Fish-Eye Disease and Norum Disease via the LCAT Gene

Fish eye disease (FED) is due to the deficiency of plasma lecithin-cholesterol acyltransferase (alpha-LCAT deficiency) and is referred to as incomplete or partial LCAT deficiency. FED is characterized by severe corneal opacities due to abnormal corneal lipid deposition, causing impaired vision which eventually leads to blindness. Other symptoms include dyslipoproteinaemia, which is characterized by increased levels of very low and low density lipoproteins (VLDL and LDL) and a 90% reduction in the level of high-density lipoprotein (HDL) (Carlson 1982; Carlson and Philipson 1979).

Clinically, FED differs from other familial conditions with deficiency of HDL such as Tangier disease, Milano-AI-apoprotein disease, and familial LCAT-deficiency (FLD) (due to alpha- and beta-LCAT deficiency referred as complete LCAT deficiency, also known as Norum disease). FLD is a severe form of disease and apart from corneal opacification patients present with normochromic anemia and progressive renal failure (by 4th to 5th decade) (Carlson 1982).

FED and FLD are autosomal recessive disorders. Both are due to homozygous or compound heterozygous pathogenic variants in LCAT (Holleboom et al. 2011). Missense variants dispersed in different regions of the LCAT gene were reported in both FLD and FED cases, which suggests several functionally important structural domains (Funke et al. 1993). Looking at the documented pathogenic variants in the Human Gene Mutation Database, protein truncating variants were reported in only FLD cases (HGMD). No other genotype-pyhentype correlations have been reported. LCAT pathogenic variants were highly prevalent in patients with low HDL cholesterol levels in the Netherlands due to the founder mutation p.Thr147Ile (Holleboom et al. 2011). So far, over 100 pathogenic variants (missense, nonsense, splicing, small and gross deletions and duplications and small indels) have been reported in LCAT (HGMD).
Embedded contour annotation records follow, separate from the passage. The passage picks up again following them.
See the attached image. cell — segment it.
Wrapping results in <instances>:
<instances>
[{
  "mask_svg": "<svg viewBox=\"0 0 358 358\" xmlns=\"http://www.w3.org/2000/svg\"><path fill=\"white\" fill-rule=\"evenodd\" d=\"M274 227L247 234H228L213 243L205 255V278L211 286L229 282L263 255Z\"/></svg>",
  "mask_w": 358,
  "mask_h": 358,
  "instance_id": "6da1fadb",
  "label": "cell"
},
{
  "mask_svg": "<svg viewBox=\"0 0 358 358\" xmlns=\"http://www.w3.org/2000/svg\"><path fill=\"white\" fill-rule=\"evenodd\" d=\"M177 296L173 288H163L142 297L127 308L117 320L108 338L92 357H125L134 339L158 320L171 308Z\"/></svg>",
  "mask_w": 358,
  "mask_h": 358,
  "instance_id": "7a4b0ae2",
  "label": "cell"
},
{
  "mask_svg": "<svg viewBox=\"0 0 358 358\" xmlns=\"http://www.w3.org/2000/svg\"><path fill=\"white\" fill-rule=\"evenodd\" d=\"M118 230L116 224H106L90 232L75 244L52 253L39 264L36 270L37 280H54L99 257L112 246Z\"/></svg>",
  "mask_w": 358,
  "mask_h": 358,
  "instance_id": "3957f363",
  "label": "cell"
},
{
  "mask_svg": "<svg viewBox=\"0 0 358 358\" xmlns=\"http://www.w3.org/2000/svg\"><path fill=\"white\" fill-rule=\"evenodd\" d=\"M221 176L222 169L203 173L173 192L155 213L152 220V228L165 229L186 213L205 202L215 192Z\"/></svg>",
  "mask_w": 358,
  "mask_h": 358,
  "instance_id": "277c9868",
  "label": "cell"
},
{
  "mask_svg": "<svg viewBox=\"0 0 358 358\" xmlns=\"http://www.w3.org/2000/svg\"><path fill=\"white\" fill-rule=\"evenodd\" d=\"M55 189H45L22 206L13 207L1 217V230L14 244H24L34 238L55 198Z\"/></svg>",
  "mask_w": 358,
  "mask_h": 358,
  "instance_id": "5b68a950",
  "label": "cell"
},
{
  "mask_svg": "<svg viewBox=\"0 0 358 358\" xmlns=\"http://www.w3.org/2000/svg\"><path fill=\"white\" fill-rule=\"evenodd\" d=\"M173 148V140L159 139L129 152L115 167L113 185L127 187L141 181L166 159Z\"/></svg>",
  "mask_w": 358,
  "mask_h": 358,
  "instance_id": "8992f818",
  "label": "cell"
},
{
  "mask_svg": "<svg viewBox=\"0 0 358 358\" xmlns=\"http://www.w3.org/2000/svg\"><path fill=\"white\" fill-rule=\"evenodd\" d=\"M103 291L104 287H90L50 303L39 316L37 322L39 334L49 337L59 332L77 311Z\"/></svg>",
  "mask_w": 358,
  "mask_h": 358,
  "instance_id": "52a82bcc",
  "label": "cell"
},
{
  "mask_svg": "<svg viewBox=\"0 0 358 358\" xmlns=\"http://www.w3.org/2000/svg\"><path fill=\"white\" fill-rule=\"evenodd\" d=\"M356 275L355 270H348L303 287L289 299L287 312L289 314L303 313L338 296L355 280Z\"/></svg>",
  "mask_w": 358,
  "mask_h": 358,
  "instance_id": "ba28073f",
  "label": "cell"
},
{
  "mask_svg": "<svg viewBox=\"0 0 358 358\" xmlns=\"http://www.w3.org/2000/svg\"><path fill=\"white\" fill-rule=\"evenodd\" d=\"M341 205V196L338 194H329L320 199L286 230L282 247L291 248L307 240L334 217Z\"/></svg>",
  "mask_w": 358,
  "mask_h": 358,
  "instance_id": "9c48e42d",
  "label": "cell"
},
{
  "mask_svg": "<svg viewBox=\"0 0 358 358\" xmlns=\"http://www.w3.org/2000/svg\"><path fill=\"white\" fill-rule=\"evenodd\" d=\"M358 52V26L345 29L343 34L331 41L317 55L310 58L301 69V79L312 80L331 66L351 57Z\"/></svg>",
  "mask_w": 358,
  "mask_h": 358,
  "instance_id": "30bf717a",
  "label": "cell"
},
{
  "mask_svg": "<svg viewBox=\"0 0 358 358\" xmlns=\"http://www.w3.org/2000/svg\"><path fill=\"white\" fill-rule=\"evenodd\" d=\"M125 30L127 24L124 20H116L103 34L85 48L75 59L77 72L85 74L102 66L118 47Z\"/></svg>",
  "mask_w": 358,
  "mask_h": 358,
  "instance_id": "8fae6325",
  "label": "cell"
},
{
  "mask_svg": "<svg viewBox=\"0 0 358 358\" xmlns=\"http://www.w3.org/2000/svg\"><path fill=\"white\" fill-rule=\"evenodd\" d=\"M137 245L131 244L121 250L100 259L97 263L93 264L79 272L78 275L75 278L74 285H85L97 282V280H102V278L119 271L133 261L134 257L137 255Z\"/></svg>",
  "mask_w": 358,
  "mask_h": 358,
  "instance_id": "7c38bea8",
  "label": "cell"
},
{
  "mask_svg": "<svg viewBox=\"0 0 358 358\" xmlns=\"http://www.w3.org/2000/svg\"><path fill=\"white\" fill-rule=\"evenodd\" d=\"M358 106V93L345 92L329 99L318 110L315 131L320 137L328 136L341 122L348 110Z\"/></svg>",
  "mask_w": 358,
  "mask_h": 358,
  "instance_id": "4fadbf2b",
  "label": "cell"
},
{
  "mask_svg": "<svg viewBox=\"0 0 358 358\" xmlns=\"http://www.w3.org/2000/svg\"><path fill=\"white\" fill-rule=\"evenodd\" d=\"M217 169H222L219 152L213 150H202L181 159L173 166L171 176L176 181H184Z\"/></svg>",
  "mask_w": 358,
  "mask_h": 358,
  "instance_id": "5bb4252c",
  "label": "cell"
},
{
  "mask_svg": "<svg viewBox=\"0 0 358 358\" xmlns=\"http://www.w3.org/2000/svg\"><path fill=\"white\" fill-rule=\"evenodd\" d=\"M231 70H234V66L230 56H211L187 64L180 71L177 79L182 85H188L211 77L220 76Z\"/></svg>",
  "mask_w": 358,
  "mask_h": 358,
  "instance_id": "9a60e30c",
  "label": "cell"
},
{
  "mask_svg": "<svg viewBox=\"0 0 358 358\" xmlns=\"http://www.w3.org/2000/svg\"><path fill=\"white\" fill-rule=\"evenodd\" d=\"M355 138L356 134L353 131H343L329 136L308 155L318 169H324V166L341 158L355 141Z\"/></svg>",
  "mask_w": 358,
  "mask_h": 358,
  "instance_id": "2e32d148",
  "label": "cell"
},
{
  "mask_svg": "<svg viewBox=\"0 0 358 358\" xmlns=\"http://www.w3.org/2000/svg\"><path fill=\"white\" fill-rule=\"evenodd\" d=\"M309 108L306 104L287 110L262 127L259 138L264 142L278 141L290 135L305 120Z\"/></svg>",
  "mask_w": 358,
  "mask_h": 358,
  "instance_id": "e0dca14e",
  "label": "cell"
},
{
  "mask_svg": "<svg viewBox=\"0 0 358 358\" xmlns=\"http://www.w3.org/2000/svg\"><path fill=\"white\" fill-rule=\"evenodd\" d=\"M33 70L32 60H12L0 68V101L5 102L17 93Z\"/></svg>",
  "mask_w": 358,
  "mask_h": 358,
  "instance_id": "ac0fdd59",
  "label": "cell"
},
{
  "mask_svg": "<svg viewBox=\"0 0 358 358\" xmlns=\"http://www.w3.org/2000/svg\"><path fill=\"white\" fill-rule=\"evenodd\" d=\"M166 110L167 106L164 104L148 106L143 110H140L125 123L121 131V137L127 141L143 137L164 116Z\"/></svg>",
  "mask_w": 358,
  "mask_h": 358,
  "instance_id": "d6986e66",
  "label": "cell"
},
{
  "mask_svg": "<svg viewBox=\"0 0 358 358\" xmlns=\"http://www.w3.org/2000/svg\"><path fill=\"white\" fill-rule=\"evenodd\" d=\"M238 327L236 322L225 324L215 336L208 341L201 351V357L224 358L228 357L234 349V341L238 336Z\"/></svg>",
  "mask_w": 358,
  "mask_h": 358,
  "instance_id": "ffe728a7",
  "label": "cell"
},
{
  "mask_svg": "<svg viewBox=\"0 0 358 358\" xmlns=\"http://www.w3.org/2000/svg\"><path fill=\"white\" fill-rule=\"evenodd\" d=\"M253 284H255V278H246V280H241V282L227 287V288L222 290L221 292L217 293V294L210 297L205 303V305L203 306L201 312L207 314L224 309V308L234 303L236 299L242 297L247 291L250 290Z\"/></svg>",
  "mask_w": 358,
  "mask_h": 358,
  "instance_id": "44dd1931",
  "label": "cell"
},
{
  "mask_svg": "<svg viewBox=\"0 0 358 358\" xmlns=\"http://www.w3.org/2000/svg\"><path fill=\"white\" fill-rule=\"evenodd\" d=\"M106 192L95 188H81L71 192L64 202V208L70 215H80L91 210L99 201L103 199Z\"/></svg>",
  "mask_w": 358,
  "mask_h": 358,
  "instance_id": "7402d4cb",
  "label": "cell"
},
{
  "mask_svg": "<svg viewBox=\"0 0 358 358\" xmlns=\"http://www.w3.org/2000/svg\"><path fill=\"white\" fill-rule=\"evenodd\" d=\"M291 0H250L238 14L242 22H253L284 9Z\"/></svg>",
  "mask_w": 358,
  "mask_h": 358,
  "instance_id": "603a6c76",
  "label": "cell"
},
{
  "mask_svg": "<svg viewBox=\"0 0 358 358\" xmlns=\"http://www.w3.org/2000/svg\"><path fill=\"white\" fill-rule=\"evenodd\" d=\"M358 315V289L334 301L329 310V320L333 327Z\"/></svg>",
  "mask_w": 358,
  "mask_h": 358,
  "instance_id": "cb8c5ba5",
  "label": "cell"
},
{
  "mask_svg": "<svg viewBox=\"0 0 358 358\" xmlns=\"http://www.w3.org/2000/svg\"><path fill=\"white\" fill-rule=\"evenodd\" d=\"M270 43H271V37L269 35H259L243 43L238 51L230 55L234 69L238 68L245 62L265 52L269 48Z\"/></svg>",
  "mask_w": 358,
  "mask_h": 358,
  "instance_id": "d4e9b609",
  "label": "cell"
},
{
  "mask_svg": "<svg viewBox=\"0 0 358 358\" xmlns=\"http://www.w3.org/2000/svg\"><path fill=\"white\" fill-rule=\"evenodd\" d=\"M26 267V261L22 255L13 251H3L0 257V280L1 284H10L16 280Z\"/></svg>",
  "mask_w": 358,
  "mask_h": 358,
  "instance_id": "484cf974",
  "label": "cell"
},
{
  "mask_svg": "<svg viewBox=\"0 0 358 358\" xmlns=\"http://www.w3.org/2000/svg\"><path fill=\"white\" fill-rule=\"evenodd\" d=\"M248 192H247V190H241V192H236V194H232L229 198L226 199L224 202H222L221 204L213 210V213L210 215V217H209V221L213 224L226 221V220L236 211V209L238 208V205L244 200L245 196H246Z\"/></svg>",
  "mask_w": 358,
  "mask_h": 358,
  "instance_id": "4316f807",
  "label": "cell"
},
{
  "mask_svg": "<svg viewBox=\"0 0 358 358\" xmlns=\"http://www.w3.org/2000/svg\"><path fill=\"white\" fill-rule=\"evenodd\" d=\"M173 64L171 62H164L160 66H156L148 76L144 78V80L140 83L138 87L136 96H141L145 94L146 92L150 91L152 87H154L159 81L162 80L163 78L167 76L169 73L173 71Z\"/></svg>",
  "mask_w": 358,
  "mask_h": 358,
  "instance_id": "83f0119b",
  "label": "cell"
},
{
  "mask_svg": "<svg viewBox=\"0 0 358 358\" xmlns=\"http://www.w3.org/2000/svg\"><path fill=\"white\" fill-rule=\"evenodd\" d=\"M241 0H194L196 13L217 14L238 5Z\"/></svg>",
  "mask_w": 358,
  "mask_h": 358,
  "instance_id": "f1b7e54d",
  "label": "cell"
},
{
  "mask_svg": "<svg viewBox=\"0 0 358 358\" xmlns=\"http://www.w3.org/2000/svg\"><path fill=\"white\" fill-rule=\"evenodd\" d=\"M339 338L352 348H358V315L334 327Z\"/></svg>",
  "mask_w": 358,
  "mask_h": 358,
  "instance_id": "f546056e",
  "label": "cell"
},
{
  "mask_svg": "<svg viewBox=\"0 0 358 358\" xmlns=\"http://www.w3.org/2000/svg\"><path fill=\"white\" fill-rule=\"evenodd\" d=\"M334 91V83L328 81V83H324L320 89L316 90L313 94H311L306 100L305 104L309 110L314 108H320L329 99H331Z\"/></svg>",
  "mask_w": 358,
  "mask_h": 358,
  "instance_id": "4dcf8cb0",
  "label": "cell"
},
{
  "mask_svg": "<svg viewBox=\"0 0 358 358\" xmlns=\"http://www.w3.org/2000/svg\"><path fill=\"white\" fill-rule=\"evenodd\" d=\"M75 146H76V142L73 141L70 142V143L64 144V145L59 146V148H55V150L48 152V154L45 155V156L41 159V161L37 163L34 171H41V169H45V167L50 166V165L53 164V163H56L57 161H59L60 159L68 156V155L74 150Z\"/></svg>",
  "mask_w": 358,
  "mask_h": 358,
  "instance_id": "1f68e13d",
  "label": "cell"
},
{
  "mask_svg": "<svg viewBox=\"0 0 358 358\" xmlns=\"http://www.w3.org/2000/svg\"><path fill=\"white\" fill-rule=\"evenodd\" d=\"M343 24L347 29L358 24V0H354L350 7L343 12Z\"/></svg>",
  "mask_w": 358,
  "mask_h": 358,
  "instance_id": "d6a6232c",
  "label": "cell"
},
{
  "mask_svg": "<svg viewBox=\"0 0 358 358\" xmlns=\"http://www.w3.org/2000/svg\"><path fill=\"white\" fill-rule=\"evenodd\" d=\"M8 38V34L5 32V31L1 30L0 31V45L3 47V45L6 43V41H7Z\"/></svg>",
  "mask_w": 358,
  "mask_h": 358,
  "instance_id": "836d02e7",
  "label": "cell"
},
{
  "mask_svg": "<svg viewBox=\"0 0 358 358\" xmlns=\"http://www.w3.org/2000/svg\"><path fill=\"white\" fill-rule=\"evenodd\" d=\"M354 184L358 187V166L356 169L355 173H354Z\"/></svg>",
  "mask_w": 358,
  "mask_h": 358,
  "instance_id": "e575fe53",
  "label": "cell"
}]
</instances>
LCAT encodes a highly conserved enzyme lecithin:cholesterol acyltransferase (LCAT) that catalyzes the formation of most plasma cholesterol ester and plays an important role in the reverse transport of cholesterol from peripheral tissue to the liver (Maeda et al. 1991).

A mutation screening in Netherlands patients with low HDL levels identified LCAT pathogenic variants in 29% (28 of the 98) of patients and 18 of them carried the same variant (p.Thr147Ile), suggesting that it is a founder mutation (Holleboom et al. 2011).

This test provides full coverage of all coding exons of the LCAT gene plus 10 bases of flanking noncoding DNA in all available transcripts along with other non-coding regions in which pathogenic variants have been identified at PreventionGenetics or reported elsewhere. We define full coverage as >20X NGS reads or Sanger sequencing. PGnome panels typically provide slightly increased coverage over the PGxome equivalent. PGnome sequencing panels have the added benefit of additional analysis and reporting of deep intronic regions (where applicable).

Dependent on the sequencing backbone selected for this testing, discounted reflex testing to any other similar backbone-based test is available (i.e., PGxome panel to whole PGxome; PGnome panel to whole PGnome).